---- Material for this task

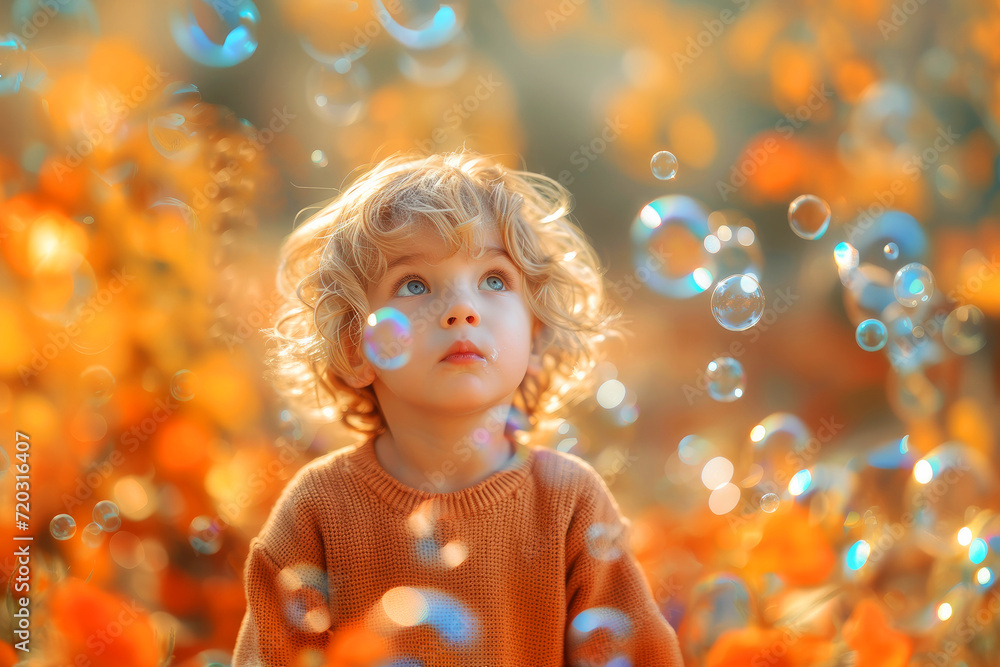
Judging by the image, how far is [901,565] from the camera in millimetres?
1323

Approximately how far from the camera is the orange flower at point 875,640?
3.87ft

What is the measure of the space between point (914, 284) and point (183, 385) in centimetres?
120

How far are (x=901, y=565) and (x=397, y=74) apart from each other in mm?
1307

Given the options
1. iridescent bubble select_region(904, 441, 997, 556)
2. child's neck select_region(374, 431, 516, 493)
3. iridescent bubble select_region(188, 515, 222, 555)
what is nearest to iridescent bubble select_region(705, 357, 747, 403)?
iridescent bubble select_region(904, 441, 997, 556)

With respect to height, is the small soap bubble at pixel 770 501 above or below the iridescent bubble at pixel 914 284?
below

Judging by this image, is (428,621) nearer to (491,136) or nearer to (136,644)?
(136,644)

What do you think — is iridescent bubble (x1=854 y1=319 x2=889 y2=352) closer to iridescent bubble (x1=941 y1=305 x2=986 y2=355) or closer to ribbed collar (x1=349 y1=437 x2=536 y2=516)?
iridescent bubble (x1=941 y1=305 x2=986 y2=355)

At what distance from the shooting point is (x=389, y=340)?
0.88 meters

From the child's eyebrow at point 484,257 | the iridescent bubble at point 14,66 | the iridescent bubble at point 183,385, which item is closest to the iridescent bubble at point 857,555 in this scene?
the child's eyebrow at point 484,257

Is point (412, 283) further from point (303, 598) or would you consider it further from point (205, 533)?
point (205, 533)

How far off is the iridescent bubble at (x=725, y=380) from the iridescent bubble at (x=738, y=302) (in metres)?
0.10

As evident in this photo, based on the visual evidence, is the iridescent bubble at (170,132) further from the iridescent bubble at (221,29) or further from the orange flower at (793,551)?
the orange flower at (793,551)

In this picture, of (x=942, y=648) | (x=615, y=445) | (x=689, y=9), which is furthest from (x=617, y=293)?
(x=942, y=648)

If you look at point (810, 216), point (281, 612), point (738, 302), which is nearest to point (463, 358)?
point (281, 612)
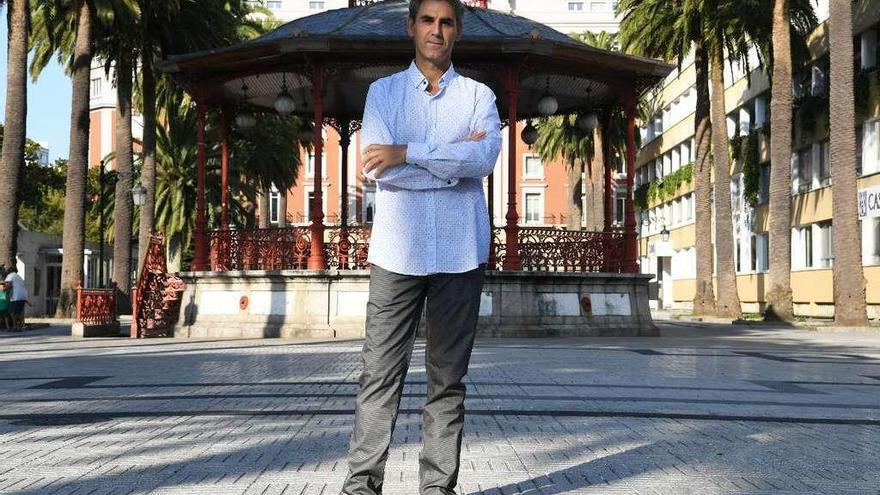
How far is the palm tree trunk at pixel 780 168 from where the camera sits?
25.9 m

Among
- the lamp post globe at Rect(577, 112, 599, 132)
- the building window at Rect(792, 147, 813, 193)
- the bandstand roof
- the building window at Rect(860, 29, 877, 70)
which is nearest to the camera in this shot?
the bandstand roof

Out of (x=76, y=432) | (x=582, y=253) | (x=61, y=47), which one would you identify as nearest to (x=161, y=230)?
(x=61, y=47)

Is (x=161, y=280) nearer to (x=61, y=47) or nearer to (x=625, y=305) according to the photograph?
(x=625, y=305)

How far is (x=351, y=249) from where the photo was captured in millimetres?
18047

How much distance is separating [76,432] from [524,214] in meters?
71.2

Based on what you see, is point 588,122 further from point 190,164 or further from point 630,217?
point 190,164

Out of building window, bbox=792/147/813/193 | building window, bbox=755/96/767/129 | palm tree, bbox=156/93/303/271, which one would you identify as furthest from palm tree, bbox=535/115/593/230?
palm tree, bbox=156/93/303/271

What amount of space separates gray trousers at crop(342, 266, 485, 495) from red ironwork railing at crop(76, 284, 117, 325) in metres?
16.9

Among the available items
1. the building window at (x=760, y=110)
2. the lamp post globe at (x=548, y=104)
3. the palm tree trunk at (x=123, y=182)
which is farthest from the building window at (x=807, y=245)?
the palm tree trunk at (x=123, y=182)

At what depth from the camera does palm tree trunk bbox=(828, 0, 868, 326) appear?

--------

**Aim of the exercise**
Omit every picture, and otherwise quote the entries exactly.

**Solution to the problem**
Judging by the image, how far is [901,565] from the camera in millimetres?
1323

Approximately how far from the camera is the orange flower at point 875,640?
3.87ft

What is the measure of the space between point (914, 284) and point (183, 385) in centimetres?
120

How far are (x=901, y=565) and (x=397, y=74) apart from each other in mm?
1307

Given the options
1. iridescent bubble select_region(904, 441, 997, 556)
2. child's neck select_region(374, 431, 516, 493)
3. iridescent bubble select_region(188, 515, 222, 555)
what is nearest to iridescent bubble select_region(705, 357, 747, 403)?
iridescent bubble select_region(904, 441, 997, 556)

With respect to height, is the small soap bubble at pixel 770 501 above or below the iridescent bubble at pixel 914 284?
below

Judging by this image, is (428,621) nearer to (491,136) or nearer to (136,644)?
(136,644)

What do you think — is iridescent bubble (x1=854 y1=319 x2=889 y2=352) closer to iridescent bubble (x1=941 y1=305 x2=986 y2=355) or closer to ribbed collar (x1=349 y1=437 x2=536 y2=516)?
iridescent bubble (x1=941 y1=305 x2=986 y2=355)

At what distance from the shooting point is (x=389, y=340)?
0.88 meters

From the child's eyebrow at point 484,257 | the iridescent bubble at point 14,66 | the iridescent bubble at point 183,385, which item is closest to the iridescent bubble at point 857,555 in this scene?
the child's eyebrow at point 484,257

Is point (412, 283) further from point (303, 598) or would you consider it further from point (205, 533)?
point (205, 533)

How far off is the iridescent bubble at (x=725, y=380) from the iridescent bubble at (x=738, y=302) (in metres)?
0.10

As evident in this photo, based on the visual evidence, is the iridescent bubble at (170,132) further from the iridescent bubble at (221,29) or further from the orange flower at (793,551)?
the orange flower at (793,551)

In this picture, of (x=942, y=648) | (x=615, y=445) | (x=689, y=9), which is furthest from (x=617, y=293)?
(x=942, y=648)

If you look at point (810, 216), point (281, 612), point (738, 302), which is nearest to point (463, 358)?
point (281, 612)
How far is the palm tree trunk at pixel 780 168 from where the camera sits?
25.9 m

Among
- the lamp post globe at Rect(577, 112, 599, 132)
- the building window at Rect(792, 147, 813, 193)
- the bandstand roof
- the building window at Rect(860, 29, 877, 70)
which is nearest to the camera in this shot?
the bandstand roof

Out of (x=76, y=432) | (x=582, y=253) | (x=61, y=47), which one would you identify as nearest to (x=161, y=230)?
(x=61, y=47)

Is (x=161, y=280) nearer to (x=61, y=47) or nearer to (x=625, y=305) according to the photograph?
(x=625, y=305)

How far is (x=351, y=249) from where the photo was captured in millimetres?
18047

How much distance is separating [76,432] from [524,214] in meters?
71.2

Based on what you see, is point 588,122 further from point 190,164 or further from point 630,217?
point 190,164

Out of building window, bbox=792/147/813/193 | building window, bbox=755/96/767/129 | palm tree, bbox=156/93/303/271, which one would you identify as furthest from palm tree, bbox=535/115/593/230?
palm tree, bbox=156/93/303/271

What amount of space separates gray trousers at crop(342, 266, 485, 495) from red ironwork railing at crop(76, 284, 117, 325) in metres?
16.9

Among the available items
1. the building window at (x=760, y=110)
2. the lamp post globe at (x=548, y=104)
3. the palm tree trunk at (x=123, y=182)
which is farthest from the building window at (x=807, y=245)?
the palm tree trunk at (x=123, y=182)

At what depth from the camera does palm tree trunk bbox=(828, 0, 868, 326) appear?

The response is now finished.